(584n) Synthesis of Selectively Functionalized Large Pore Silica Materials for Protein and Small Molecule Capture
The interaction of proteins with mesoporous silica is of interest for the development of novel platforms for drug delivery, chemical synthesis, and sensing. Recent advances in the synthesis of mesoporous silica via surfactant templating have provided access to a range of pore sizes and particle morphologies that allow for the design of tailored mesoporous structures for protein encapsulation. A major challenge in the design of these mesoporous structures is identifying the location of the protein (surface or pore associated) in order to interpret the effect of the local environment on protein activity or stability. Another challenge is functionalizing the silica surface to provide favorable surface interactions or reduce nonspecific interactions with solutes or proteins at the silica surface. Accessibility of pore loaded proteins with small molecules also needs to be addressed with a goal of optimizing protein availability to interactions with small molecule ligands.

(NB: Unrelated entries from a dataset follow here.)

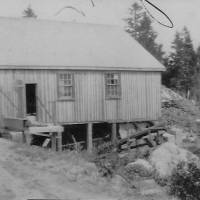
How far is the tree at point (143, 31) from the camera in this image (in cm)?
6862

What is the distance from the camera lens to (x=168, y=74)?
55312 millimetres

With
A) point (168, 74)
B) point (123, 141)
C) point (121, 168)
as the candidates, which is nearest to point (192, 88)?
point (168, 74)

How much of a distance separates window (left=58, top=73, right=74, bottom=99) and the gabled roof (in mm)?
550

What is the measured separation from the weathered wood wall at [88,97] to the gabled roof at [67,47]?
499 mm

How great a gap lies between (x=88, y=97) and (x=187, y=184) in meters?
13.2

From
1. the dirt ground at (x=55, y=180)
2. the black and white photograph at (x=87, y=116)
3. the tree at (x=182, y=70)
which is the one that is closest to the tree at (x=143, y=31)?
the tree at (x=182, y=70)

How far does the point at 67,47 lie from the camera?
28.7 metres

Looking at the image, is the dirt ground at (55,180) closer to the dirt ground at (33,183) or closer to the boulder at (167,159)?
the dirt ground at (33,183)

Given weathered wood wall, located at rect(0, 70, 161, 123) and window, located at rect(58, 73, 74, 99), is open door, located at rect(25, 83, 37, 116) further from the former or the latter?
window, located at rect(58, 73, 74, 99)

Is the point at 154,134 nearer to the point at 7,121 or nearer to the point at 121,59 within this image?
the point at 121,59

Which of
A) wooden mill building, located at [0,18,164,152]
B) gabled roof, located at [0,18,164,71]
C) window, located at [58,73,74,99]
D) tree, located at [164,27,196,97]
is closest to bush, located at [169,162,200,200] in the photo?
wooden mill building, located at [0,18,164,152]

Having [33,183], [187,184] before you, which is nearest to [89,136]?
[187,184]

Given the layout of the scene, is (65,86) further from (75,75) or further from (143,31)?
(143,31)

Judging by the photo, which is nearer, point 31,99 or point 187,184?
point 187,184
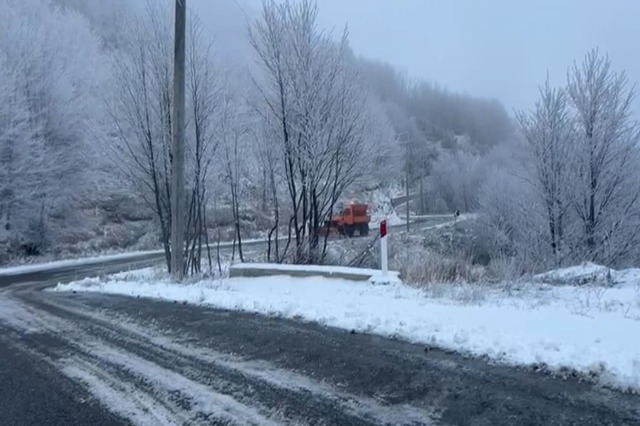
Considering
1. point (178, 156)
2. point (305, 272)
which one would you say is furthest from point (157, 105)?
point (305, 272)

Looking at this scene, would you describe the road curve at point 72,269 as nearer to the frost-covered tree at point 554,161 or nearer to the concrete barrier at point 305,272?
the concrete barrier at point 305,272

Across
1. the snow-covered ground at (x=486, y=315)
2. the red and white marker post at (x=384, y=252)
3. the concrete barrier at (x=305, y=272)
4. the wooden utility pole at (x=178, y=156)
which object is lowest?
the snow-covered ground at (x=486, y=315)

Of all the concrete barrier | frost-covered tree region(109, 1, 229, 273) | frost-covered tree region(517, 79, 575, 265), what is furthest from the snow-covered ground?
frost-covered tree region(517, 79, 575, 265)

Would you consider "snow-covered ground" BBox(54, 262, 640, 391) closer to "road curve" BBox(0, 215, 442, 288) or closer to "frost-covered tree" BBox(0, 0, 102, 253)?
"road curve" BBox(0, 215, 442, 288)

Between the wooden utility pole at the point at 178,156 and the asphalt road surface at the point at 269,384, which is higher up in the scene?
the wooden utility pole at the point at 178,156

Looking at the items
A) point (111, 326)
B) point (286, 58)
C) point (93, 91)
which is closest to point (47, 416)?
point (111, 326)

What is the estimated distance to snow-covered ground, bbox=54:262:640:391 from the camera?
15.0 feet

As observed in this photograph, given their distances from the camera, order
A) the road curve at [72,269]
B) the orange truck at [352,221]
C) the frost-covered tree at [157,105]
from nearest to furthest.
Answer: the frost-covered tree at [157,105], the road curve at [72,269], the orange truck at [352,221]

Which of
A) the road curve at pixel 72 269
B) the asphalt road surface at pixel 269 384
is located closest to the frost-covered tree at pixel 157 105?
the road curve at pixel 72 269

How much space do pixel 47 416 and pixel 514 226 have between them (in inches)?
1003

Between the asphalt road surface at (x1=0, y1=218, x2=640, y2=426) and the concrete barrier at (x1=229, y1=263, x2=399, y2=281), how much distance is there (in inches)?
151

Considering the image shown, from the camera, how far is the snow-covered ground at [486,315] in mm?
4570

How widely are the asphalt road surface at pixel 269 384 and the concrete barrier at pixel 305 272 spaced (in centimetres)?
383

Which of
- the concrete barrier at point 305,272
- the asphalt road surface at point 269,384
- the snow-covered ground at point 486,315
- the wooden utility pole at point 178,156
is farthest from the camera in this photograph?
the wooden utility pole at point 178,156
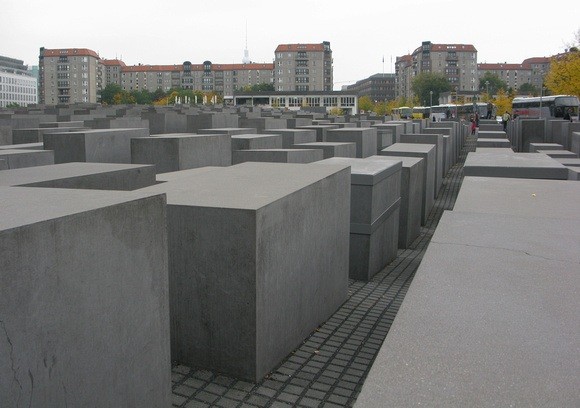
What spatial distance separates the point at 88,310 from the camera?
11.5 feet

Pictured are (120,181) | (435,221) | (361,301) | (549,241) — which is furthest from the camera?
(435,221)

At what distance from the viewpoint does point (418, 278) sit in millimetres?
3438

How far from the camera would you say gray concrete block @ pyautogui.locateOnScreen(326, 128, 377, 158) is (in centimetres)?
1449

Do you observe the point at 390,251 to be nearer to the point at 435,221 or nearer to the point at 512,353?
the point at 435,221

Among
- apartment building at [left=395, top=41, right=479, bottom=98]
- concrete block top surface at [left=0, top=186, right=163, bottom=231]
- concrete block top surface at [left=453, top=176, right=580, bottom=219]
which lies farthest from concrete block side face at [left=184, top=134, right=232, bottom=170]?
apartment building at [left=395, top=41, right=479, bottom=98]

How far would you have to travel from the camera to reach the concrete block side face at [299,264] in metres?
4.95

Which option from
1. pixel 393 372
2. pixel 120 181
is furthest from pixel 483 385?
pixel 120 181

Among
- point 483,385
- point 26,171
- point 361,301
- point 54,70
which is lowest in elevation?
point 361,301

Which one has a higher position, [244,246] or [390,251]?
[244,246]

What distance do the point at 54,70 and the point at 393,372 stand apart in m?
162

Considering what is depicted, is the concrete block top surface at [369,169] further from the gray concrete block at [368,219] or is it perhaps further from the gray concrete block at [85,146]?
the gray concrete block at [85,146]

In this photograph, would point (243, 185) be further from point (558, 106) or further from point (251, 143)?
point (558, 106)

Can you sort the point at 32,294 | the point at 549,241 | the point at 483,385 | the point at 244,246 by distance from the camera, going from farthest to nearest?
the point at 244,246 < the point at 549,241 < the point at 32,294 < the point at 483,385

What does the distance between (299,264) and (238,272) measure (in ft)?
3.18
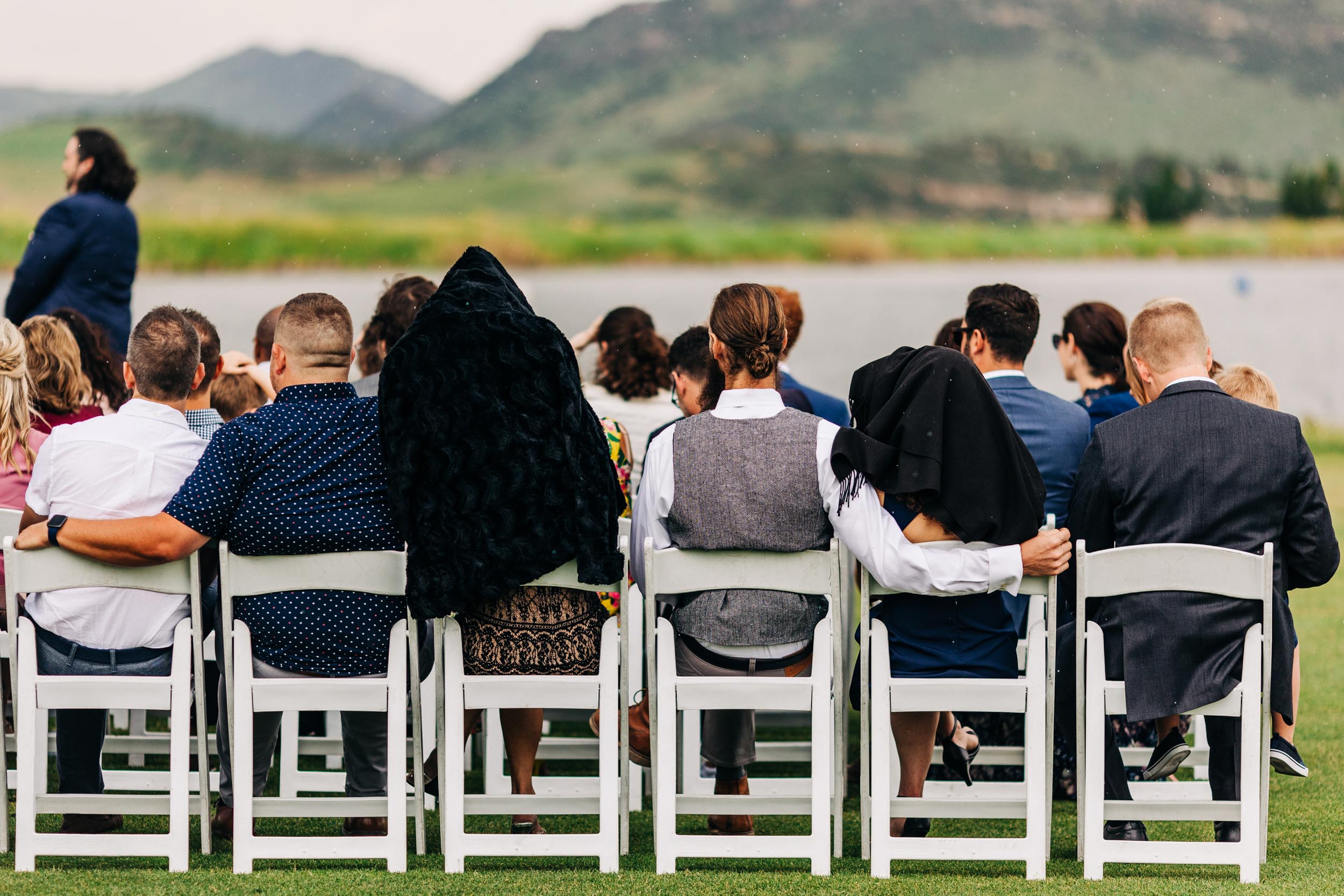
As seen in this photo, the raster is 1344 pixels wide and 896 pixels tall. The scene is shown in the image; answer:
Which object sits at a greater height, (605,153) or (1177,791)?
(605,153)

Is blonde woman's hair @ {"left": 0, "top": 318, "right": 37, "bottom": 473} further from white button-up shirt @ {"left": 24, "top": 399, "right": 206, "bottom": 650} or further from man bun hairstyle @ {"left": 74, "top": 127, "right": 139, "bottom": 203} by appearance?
man bun hairstyle @ {"left": 74, "top": 127, "right": 139, "bottom": 203}

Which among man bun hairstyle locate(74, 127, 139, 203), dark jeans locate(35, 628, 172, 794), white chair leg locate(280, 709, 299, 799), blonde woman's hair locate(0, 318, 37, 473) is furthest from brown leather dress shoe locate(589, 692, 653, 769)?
man bun hairstyle locate(74, 127, 139, 203)

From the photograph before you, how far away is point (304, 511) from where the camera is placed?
11.3 feet

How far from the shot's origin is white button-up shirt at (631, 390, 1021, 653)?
3441 mm

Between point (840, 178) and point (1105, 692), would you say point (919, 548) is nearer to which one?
point (1105, 692)

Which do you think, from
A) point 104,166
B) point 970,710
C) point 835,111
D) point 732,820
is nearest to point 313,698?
point 732,820

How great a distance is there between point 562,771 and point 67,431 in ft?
6.76

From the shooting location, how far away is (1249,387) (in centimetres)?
433

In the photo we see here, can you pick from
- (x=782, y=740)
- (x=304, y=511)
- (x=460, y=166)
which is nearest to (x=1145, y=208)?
(x=460, y=166)

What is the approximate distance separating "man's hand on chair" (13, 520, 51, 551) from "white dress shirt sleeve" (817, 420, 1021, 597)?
183cm

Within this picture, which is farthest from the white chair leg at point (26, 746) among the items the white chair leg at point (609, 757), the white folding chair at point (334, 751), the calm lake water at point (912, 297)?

Amino-propyl silanes are a primary functionalization agent for silica, leading to organic-inorganic composites that can be easily chemically modified. Although previous research groups have demonstrated the ability to surface functionalize mesoporous materials, the pore sizes of the functionalized materials were not sufficiently large for protein capture. The silica platforms used in this experiment are synthesized via a mixed surfactant template approach, where the desired pore size (> 7 nm) is achieved through temperature tunable hydrothermal aging during synthesis. A new, facile method for surface functionalization is demonstrated, along with the ability to capture fluorescently tagged proteins within the mesoporous structure of the particles. The confirmation of external functionalization is performed via fluorescein isothiocyanate (FITC) tagging of the selectively functionalized amino propyl silanes, and subsequent imaging in confocal scanning laser microscopy. Pore sizes capable of protein loading are demonstrated via localization of diffused Rhodamine B (RB) tagged proteins within individual particles also using confocal scanning laser microscopy. Finally, Fluorescence Resonance Energy Transfer (FRET) between RB tagged proteins and a small molecule probe (fluorescein) is used to confirm the accessibility of pore loaded proteins within the pore.